In the film, during a conversation between Miles Dyson and his wife, Dyson is heard telling his wife how he is working on “a supercomputer and other computers are just pocket calculators in comparison.” Searle would disagree to such a comparison, since in his opinion the machines, laptops, or calculators, would just be different machines made with different programs to fulfill different needs. The complexity of one machine wouldn’t be sufficient to make the T-1000 any superior to a pocket calculator.

Consciousness only exists when it is experienced as such.” (Reader, p192)

Consciousness is a non-stop phenomenon. If we were to even stop and create consciousness, it wouldn’t be possible to recreate the entire phenomenon or to even refer to it as human consciousness since the hence created consciousness wouldn’t have the current features of consciousness - that is, it would not be able to add new experiences to itself and learn naturally as it does; in some sense, it wouldn’t be alive. So, even if at the time Skynet was able to become self-aware and was equipped with human-form consciousness, it possibly couldn’t have all the same properties as the human-form does. When scientists created the artificial heart, they named it ‘artificial” since just by behaving the same as a real heart it didn’t mean it was a real heart.

In Searle’s opinion, we can teach a machine sarcasm by teaching it the meaning, as seen in the film where John teaches the Terminator how to be more human, but we would still be unsuccessful in teaching the machine to feel the sarcasm. In the scene where Sarah is repairing the Terminator’s wounds, John asks him whether he feels pain or not, to which the Terminator replies “I sense injuries; the data could be called pain.” Searle defines this data, or the Terminator’s “detailed files”, as information. According to him, information by itself is irrelevant and as such “does not guarantee consciousness.

We can teach the machine to do anything, from doing the opposite of a given command, to random things, to creating random words. We can create a program telling the machine to go beyond and create their own language, using the given languages. We could even imagine teaching them to do many things by themselves. However, we would still not be able to make them do something that we ourselves can’t do or create or imagine. All of these actions performed by the machine would still have been triggered from a existing file or data. No matter how much we attempt to teach a machine to be spontaneous, the act itself, of teaching spontaneity would make us deviate from our goal.

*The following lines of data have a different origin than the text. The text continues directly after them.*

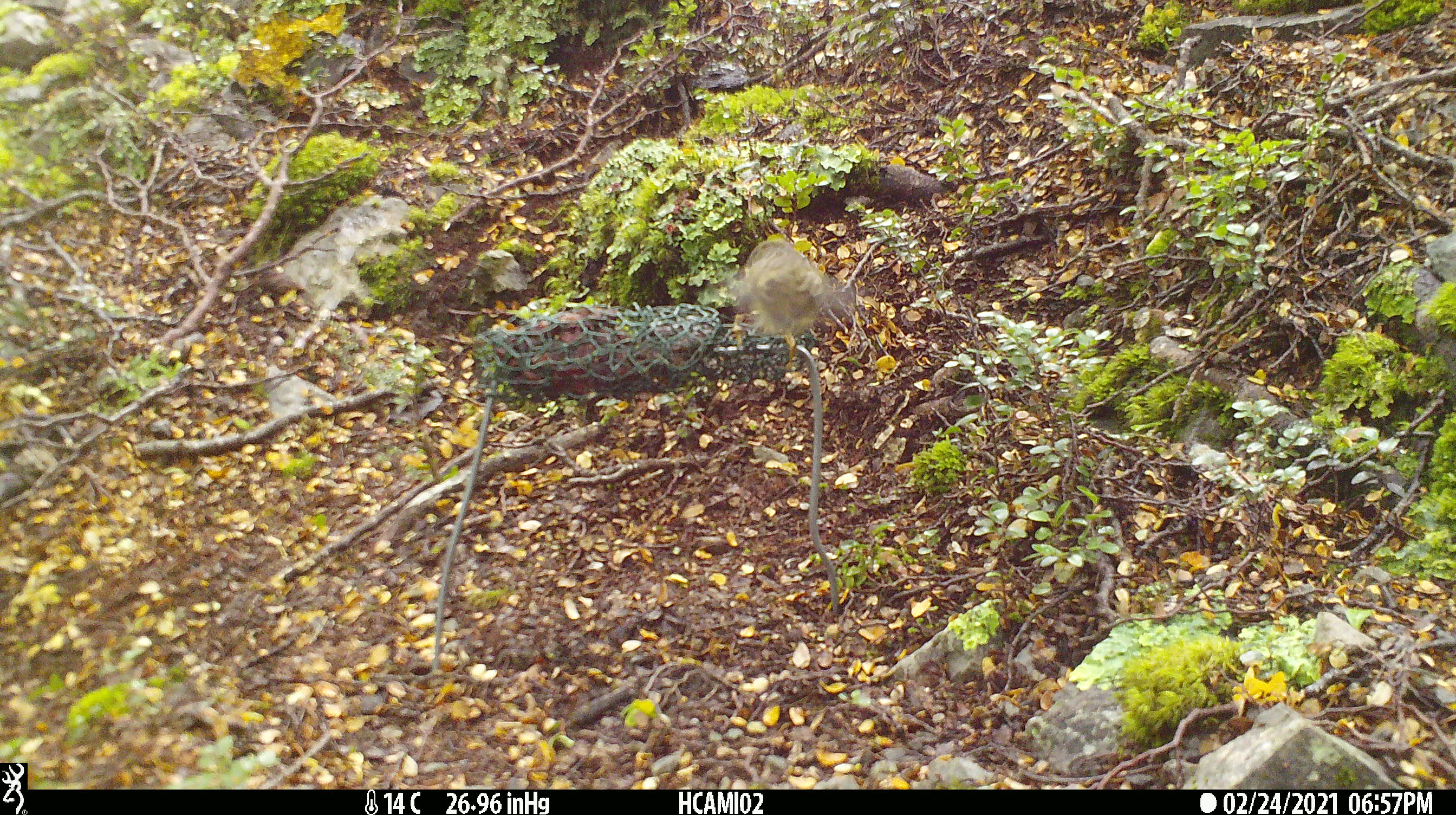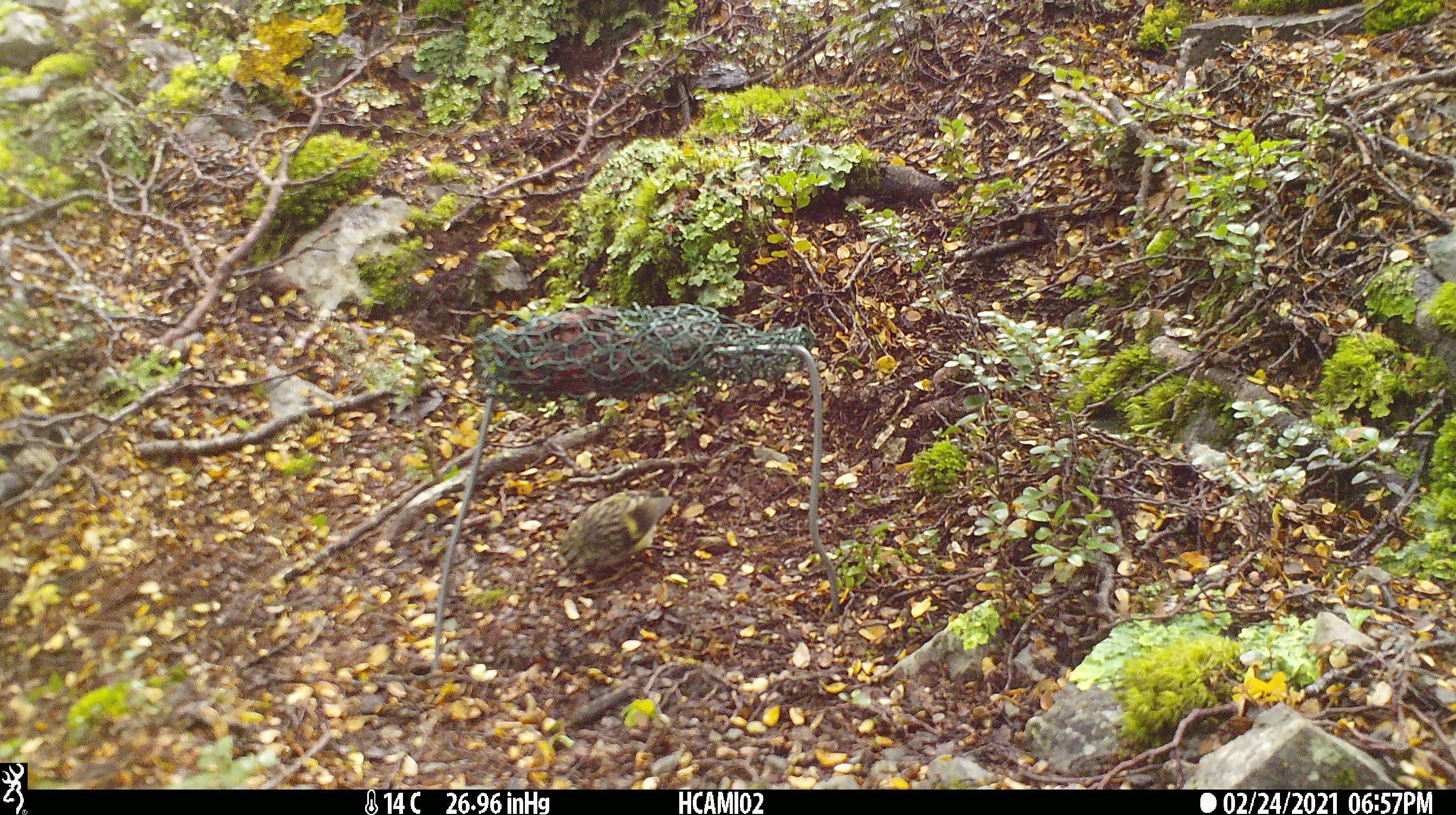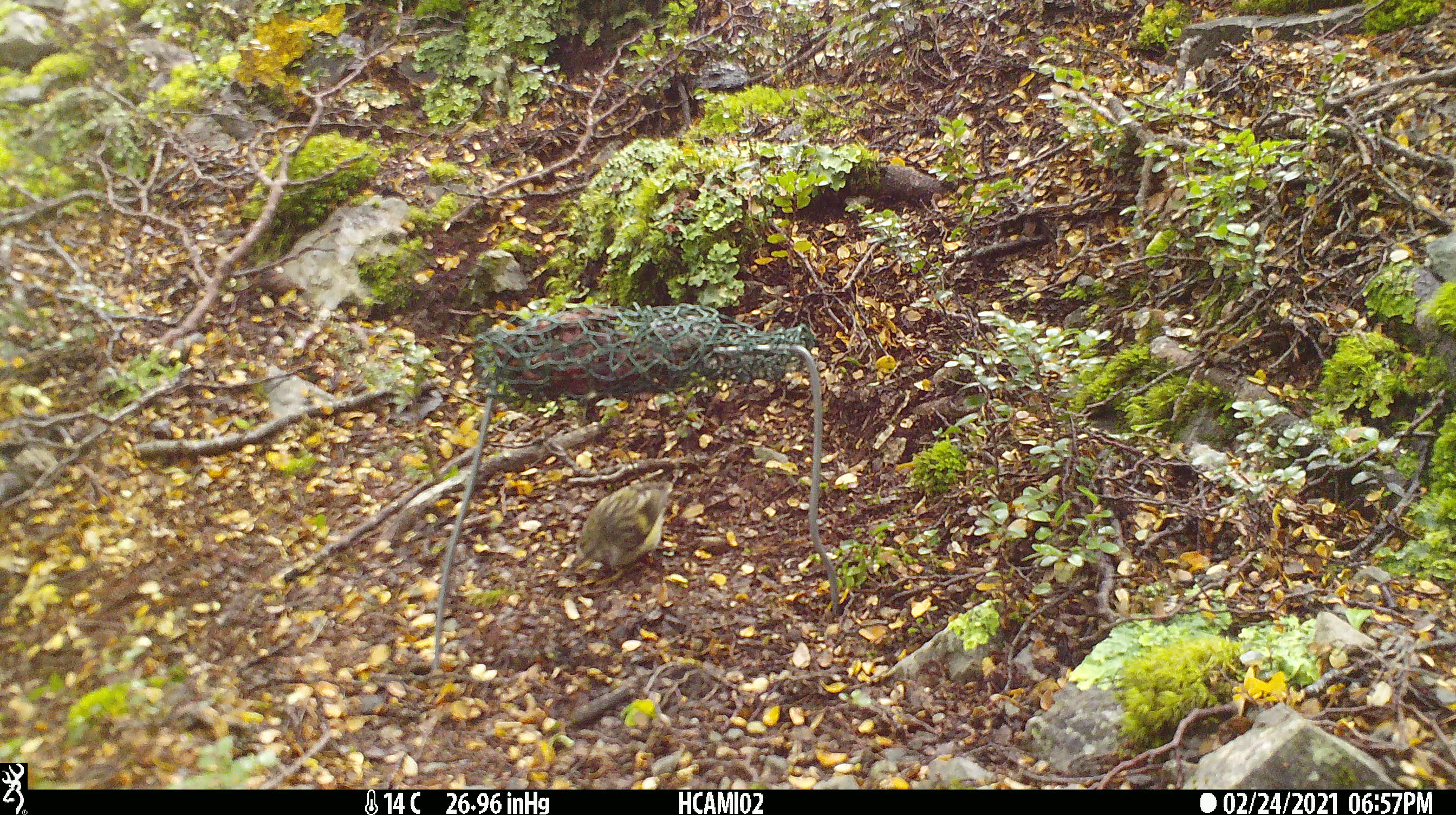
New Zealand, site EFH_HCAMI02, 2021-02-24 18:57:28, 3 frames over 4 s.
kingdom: Animalia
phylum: Chordata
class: Aves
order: Passeriformes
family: Acanthisittidae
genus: Acanthisitta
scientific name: Acanthisitta chloris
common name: rifleman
Rifleman (Acanthisitta chloris).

The Terminator and the T-1000 may meet some criteria for consciousness, as defined by Searle, but they are unable to satisfy all the conditions that would guarantee the presence of consciousness. By the end of his explanation, Searle’s response to the question would have modified to “Although someday machines may be able to, these machines are not conscious since no matter how much freedom they may have to think and learn they still operate for a purpose or an objective.”